The opening of the new extension to Dublin City Gallery, The Hugh Lane, is an event of great cultural significance for the city, and indeed the country. It is the most important development in the history of the gallery, which was founded in 1908.
In its present home, Charlemont House on Parnell Square, The Hugh Lane has had a special place in the hearts of generations of Dubliners. Its outstanding collection has proved to be a formative influence on many artists and writers.
The impressively integrated new wing, designed by architects Gilroy McMahon, makes the most of a restricted site and its sequence of spacious, handsome galleries effectively doubles the available exhibition area. Just as importantly, it incorporates an invaluable storage section where works from the collection not currently hanging are readily accessible.
Gallery director Barbara Dawson and her staff, together with city manager John Fitzgerald and the city council, deserve great credit for their combined commitment to a project of far-sighted ambition. Equally, the internationally renowned painter Sean Scully, in a remarkable gesture of solidarity with the city of his birth, has generously donated eight paintings to the gallery, while a ninth painting by him has been gifted by an anonymous donor.
In addition, for the first time since 1913, all of the Impressionist paintings that make up the Hugh Lane Bequest, shared with the National Gallery, London, are on view in Dublin until late in the year.
Francis Bacon's studio, reconstructed in the gallery, complete with an audio-visual presentation of Melvyn Bragg's interview with the painter, has proved to be one of the Hugh Lane's more contentious attractions. Now the exhibition of a number of unfinished paintings by Bacon, newly acquired, may also prove to be controversial. But controversy and debate are par for the course in cultural life.

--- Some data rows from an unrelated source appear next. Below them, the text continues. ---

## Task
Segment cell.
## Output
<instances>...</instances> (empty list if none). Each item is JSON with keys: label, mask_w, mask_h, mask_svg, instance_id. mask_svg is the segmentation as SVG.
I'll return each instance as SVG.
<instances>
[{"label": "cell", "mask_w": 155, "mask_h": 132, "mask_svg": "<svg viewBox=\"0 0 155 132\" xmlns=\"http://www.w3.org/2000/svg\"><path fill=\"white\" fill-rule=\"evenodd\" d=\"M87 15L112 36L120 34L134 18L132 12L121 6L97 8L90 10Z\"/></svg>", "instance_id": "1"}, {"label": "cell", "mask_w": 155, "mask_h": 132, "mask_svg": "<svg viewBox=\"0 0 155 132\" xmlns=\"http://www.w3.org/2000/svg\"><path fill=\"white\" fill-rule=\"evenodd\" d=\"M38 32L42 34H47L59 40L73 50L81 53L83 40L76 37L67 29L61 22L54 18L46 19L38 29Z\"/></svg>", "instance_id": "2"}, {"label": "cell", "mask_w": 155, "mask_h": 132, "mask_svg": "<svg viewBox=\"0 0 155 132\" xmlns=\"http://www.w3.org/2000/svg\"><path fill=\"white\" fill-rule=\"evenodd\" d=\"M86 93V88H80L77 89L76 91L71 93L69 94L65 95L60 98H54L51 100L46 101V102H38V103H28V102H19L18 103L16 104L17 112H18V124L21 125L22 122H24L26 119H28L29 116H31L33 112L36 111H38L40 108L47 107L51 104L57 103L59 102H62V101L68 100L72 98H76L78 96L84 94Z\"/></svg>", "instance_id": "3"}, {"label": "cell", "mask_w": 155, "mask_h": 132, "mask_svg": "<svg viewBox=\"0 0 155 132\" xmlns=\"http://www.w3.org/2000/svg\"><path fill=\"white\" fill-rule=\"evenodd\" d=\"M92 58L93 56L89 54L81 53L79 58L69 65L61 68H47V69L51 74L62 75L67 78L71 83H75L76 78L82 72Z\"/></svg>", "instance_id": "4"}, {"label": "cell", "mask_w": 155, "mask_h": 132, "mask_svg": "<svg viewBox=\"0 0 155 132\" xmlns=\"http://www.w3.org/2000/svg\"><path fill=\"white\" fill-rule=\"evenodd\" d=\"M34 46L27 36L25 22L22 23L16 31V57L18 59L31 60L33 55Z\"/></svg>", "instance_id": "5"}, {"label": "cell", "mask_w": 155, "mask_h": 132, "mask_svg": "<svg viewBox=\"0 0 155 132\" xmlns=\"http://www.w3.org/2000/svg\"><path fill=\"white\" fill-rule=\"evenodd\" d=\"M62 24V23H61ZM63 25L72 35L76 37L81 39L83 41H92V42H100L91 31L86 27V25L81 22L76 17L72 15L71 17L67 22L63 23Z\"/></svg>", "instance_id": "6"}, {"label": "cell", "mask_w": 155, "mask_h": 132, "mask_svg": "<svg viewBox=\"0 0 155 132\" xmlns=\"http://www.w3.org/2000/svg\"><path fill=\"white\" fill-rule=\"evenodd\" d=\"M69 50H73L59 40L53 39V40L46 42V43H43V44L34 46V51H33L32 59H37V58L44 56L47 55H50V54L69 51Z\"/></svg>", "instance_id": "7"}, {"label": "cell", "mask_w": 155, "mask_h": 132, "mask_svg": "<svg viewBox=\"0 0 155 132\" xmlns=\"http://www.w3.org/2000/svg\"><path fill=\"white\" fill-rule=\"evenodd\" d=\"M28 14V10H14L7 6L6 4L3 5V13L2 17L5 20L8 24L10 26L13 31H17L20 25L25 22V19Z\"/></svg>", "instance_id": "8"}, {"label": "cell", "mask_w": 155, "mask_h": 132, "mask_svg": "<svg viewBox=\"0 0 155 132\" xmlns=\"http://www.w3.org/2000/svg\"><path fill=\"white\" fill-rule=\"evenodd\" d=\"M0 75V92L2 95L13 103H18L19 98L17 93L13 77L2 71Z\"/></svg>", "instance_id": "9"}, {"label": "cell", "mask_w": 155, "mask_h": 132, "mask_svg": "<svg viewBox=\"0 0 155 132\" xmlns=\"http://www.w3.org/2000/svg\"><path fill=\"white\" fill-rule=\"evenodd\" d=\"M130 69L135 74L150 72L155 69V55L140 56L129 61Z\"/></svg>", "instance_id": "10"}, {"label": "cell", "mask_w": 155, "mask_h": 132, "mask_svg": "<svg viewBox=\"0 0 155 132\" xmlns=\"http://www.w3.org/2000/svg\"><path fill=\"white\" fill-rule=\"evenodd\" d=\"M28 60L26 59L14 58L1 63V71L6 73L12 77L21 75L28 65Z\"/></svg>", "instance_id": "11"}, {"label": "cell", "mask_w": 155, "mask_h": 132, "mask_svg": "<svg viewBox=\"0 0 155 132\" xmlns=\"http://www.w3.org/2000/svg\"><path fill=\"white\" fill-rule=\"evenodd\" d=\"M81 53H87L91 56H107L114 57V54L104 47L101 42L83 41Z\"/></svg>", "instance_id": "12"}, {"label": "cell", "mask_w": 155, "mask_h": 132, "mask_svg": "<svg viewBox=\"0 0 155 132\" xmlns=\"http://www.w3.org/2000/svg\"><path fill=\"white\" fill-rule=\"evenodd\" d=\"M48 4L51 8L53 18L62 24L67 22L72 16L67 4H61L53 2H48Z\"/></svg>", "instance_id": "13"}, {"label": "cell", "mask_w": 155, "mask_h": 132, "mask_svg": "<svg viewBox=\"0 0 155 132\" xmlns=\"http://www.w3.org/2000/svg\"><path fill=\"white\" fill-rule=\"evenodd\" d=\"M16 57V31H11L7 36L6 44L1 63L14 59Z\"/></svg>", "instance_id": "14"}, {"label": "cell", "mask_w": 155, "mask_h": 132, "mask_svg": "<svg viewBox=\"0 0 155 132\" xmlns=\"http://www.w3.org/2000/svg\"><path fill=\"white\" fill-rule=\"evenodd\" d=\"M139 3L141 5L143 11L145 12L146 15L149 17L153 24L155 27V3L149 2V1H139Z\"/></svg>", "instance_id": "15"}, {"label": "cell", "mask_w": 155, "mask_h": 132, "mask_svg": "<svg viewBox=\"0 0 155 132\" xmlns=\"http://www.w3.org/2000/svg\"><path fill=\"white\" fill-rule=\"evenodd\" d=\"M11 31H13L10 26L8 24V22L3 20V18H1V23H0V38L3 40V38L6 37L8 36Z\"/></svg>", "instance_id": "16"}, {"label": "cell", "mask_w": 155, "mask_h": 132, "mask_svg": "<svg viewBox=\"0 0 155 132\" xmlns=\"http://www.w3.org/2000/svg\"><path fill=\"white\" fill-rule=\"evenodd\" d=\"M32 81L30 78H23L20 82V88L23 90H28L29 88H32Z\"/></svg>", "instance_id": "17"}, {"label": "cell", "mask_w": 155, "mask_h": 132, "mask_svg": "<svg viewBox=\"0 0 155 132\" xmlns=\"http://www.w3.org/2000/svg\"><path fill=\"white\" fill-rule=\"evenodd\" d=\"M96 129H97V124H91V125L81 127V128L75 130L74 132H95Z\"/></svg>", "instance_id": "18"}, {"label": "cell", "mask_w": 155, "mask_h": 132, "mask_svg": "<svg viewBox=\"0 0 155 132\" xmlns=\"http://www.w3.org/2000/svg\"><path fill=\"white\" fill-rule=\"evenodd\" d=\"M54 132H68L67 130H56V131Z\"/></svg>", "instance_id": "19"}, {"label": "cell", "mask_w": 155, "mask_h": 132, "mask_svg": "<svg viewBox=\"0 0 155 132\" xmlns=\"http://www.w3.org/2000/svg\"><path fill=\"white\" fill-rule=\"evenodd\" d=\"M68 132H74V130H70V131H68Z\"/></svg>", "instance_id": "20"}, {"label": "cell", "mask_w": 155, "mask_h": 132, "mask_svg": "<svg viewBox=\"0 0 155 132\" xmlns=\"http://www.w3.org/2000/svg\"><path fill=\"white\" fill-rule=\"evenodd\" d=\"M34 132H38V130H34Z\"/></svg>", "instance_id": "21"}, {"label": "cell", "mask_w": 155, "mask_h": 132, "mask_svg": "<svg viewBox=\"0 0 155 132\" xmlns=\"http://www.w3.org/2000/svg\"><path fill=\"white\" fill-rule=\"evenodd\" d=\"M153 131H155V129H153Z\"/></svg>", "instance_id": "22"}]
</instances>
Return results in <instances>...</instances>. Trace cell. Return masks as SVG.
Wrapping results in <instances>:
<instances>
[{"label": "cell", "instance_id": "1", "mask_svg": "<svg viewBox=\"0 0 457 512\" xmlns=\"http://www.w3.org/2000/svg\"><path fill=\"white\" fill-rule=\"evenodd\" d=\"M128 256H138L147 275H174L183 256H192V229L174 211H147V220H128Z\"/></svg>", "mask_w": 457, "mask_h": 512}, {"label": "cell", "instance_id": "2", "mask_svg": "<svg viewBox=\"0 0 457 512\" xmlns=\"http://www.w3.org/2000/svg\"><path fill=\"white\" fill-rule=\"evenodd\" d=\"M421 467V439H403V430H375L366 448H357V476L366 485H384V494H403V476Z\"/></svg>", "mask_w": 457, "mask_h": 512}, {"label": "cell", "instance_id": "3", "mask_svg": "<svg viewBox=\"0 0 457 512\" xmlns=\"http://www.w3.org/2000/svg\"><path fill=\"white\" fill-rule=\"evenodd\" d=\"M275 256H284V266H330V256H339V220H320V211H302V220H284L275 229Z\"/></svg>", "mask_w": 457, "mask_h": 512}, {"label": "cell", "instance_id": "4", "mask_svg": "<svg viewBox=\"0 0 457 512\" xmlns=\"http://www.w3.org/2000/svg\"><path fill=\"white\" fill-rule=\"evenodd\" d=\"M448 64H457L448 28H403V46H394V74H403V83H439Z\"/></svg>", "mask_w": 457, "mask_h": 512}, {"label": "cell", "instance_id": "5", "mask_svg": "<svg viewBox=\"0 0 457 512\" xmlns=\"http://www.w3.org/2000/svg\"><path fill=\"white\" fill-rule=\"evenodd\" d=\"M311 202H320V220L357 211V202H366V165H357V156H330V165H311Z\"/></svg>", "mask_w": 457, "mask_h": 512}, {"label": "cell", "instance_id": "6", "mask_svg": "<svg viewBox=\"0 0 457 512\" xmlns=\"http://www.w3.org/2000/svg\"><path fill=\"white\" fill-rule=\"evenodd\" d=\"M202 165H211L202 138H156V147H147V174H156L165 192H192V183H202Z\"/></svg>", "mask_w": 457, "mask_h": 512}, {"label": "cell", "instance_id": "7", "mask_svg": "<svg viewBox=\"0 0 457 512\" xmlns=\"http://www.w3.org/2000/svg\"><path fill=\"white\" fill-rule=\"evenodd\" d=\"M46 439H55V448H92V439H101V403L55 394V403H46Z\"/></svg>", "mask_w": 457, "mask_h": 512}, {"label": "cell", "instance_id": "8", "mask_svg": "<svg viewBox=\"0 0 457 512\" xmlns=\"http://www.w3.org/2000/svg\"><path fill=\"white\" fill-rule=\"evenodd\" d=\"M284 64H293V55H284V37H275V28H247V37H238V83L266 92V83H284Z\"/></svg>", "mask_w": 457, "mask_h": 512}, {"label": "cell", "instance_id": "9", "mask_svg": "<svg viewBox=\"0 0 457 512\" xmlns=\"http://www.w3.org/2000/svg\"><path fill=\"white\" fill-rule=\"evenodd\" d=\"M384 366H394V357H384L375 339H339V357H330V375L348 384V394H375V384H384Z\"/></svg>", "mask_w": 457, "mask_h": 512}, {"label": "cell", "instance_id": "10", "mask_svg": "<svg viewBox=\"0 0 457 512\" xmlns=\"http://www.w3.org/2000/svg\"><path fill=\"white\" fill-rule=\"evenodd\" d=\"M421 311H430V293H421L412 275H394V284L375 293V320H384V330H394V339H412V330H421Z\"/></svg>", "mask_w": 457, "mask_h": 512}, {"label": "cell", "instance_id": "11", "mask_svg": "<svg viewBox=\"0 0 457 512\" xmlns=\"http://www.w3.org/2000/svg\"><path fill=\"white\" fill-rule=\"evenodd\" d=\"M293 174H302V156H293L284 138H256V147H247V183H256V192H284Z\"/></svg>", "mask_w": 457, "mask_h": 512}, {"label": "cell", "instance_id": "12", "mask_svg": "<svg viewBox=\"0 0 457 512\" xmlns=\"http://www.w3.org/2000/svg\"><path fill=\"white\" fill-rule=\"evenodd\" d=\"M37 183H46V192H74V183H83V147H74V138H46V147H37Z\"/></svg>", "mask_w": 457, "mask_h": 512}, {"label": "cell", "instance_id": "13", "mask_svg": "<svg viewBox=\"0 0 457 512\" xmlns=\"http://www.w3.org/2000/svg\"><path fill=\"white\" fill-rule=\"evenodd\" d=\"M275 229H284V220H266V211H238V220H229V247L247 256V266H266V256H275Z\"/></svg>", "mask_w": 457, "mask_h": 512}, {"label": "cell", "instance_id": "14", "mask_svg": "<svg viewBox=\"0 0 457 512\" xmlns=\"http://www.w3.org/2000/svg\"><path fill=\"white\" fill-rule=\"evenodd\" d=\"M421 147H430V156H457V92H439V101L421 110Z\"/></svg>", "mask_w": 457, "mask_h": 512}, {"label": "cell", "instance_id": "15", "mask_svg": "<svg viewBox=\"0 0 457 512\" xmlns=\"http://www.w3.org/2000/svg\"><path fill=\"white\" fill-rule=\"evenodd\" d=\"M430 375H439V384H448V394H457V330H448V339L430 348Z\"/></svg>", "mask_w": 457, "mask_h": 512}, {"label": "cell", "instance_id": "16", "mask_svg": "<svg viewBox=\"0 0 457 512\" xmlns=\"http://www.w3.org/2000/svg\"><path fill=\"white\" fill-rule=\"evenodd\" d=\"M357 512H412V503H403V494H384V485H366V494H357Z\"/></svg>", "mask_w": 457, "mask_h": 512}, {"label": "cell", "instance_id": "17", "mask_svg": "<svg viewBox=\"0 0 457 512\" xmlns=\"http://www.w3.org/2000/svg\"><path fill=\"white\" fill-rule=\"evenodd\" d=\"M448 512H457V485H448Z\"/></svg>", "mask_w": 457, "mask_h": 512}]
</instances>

By investing resources in The Hugh Lane, Dublin City Council has demonstrated its commitment to the Parnell Square regeneration plan and the ambition to establish the area as a cultural quarter. But most significant for the moment, perhaps, is the fact that Dublin now boasts a municipal gallery on a par with those of many of its European neighbours, one that is capable of drawing visitors from home and abroad.
It is a cause of sadness that Dermot Furlong, head attendant and mainstay of The Hugh Lane until his untimely death last year, did not live to see the transformation of the gallery he served so well.